In diese Richtung wiesen auch Erfahrungen, die es bei Transmännern in Hormonbehandlung gab: Auch bei ihnen hat eine Infektion mit der Ruhramöbe stärkere Folgen. Die For­sche­r*in­nen rund um Sellau testeten den Parasiten deshalb auch an den Zellen von Transmännern, die Testosteron im Rahmen ihrer Geschlechtsangleichung nahmen. Die Zellen reagierten stärker. „So konnten wir isolieren, dass Testosteron verantwortlich für diese Reaktion ist“, sagt Sellau.

Gefährliche Botenstoffe

Für das, was dabei passiert, sind die Monozyten entscheidend. Die gehören zu den weißen Blutkörperchen und sind die größten Zellen im menschlichen Blut. Sie reagieren auf Bakterien, Viren und Krankheitserreger und nehmen sie in ihrem Inneren auf – sie „fressen“ sie. Anders als die etwas kleineren B-Zellen und T-Zellen müssen sie nicht erst lernen, was ein Fremdkörper ist, sondern gehören zum angeborenen Immunsystem. In ihrem Abwehrverhalten gehen sie dabei aber relativ unspezifisch vor.
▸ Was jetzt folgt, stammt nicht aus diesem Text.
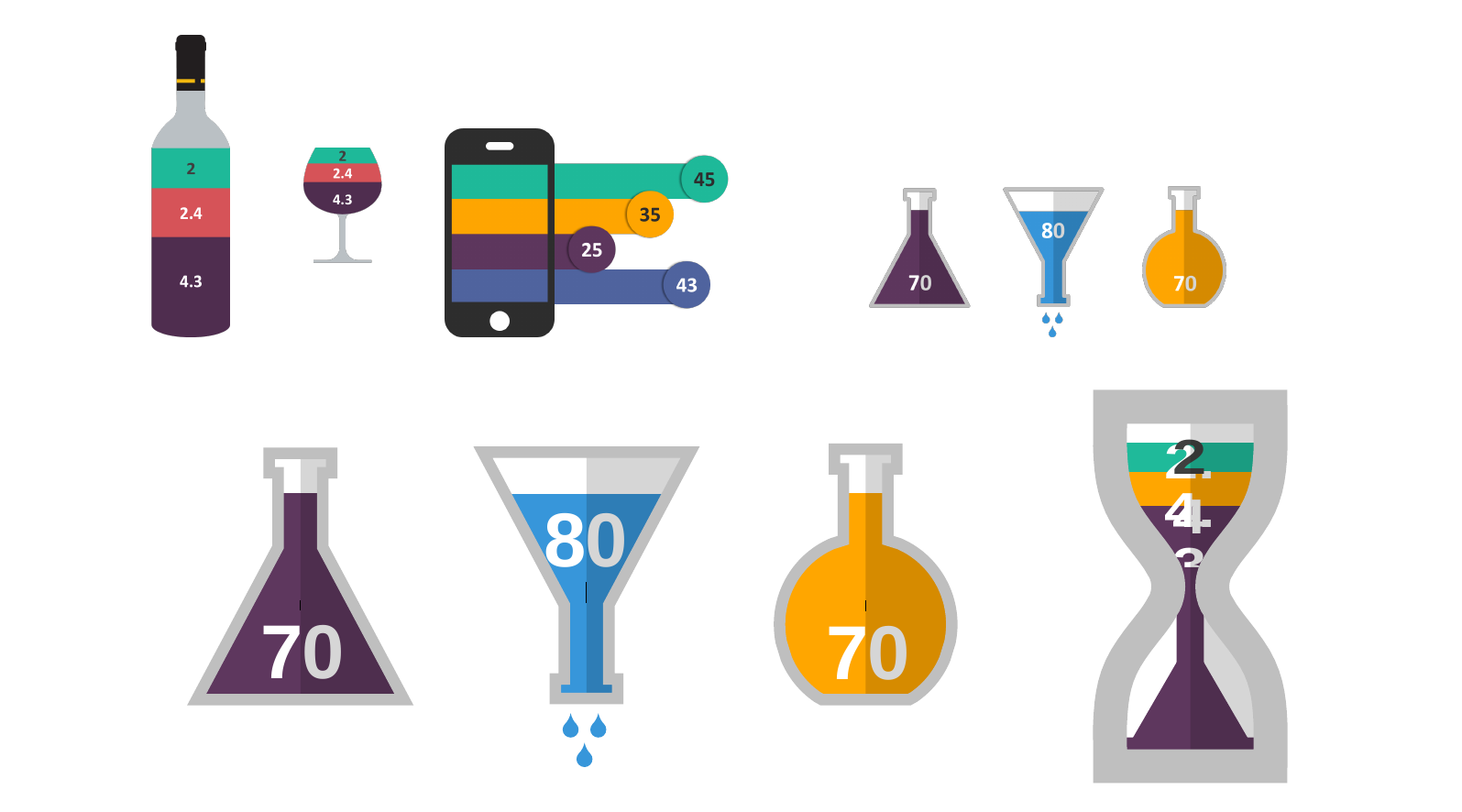
In the phone bar chart, what is the value of the green (top) bar? 45 In the phone bar chart, what is the difference between the highest and lowest bar values? 20 In the wine bottle graphic, what is the total of the three segment values? 8.7 In the phone bar chart, what is the value of the blue (bottom) bar? 43 In the phone bar chart, what is the value of the orange bar? 35 In the phone bar chart, which bar has the highest value? The green bar (45) In the wine bottle graphic, what is the value of the largest (bottom, dark purple) segment? 4.3 What value is shown on the orange round-bottom flask graphic? 70 In the phone bar chart, is the orange bar's value larger or smaller than the blue bar's value? Smaller What value is shown on the blue funnel graphic? 80 How many bars extend from the phone in the phone bar chart? 4 In the phone bar chart, which bar has the lowest value? The purple bar (25)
Doch unter dem Einfluss von Testosteron senden sie laut Sellaus Forschung verstärkt bestimmte Botenstoffe aus: Diese Botenstoffe können zur Zerstörung des Lebergewebes führen. Und die Botenstoffe locken weitere Monozyten an den Ort der Infektion, die die Leber weiter beschädigen. „Wir haben herausgefunden, dass Monozyten durch Androgene aktiviert werden können. Das ist die Kernaussage“, fasst Sellau zusammen.

Eine ähnliche Reaktion des Immunsystems vermuten For­sche­r*in­nen auch hinter den höheren Todeszahlen von Männern durch das Coronavirus. Deshalb sagt Julie Sellau: „Die Thematik berührt viele Menschen.“ Daraus ließen sich in Zukunft vielleicht neue Therapien entwickeln und die Behandlungen können besser an die Pa­ti­en­t*in­nen angepasst werden.

Übrigens hat Testosteron nicht nur negative Auswirkungen: 2020 war Sellau an einer Studie beteiligt, die positive Effekte des Sexualhormons auf den Grippeverlauf nachgewiesen hat: Weibliche Mäuse, die mit H1N1 infiziert waren, konnten dabei durch die Gabe von Testosteron vor dem Tod gerettet werden.

Eine schnelle unspezifische Immunantwort kann also auch Vorteile haben. Es braucht noch mehr geschlechtersensible Forschung, um herauszufinden, wie geschlechtsspezifische Hormone wirken.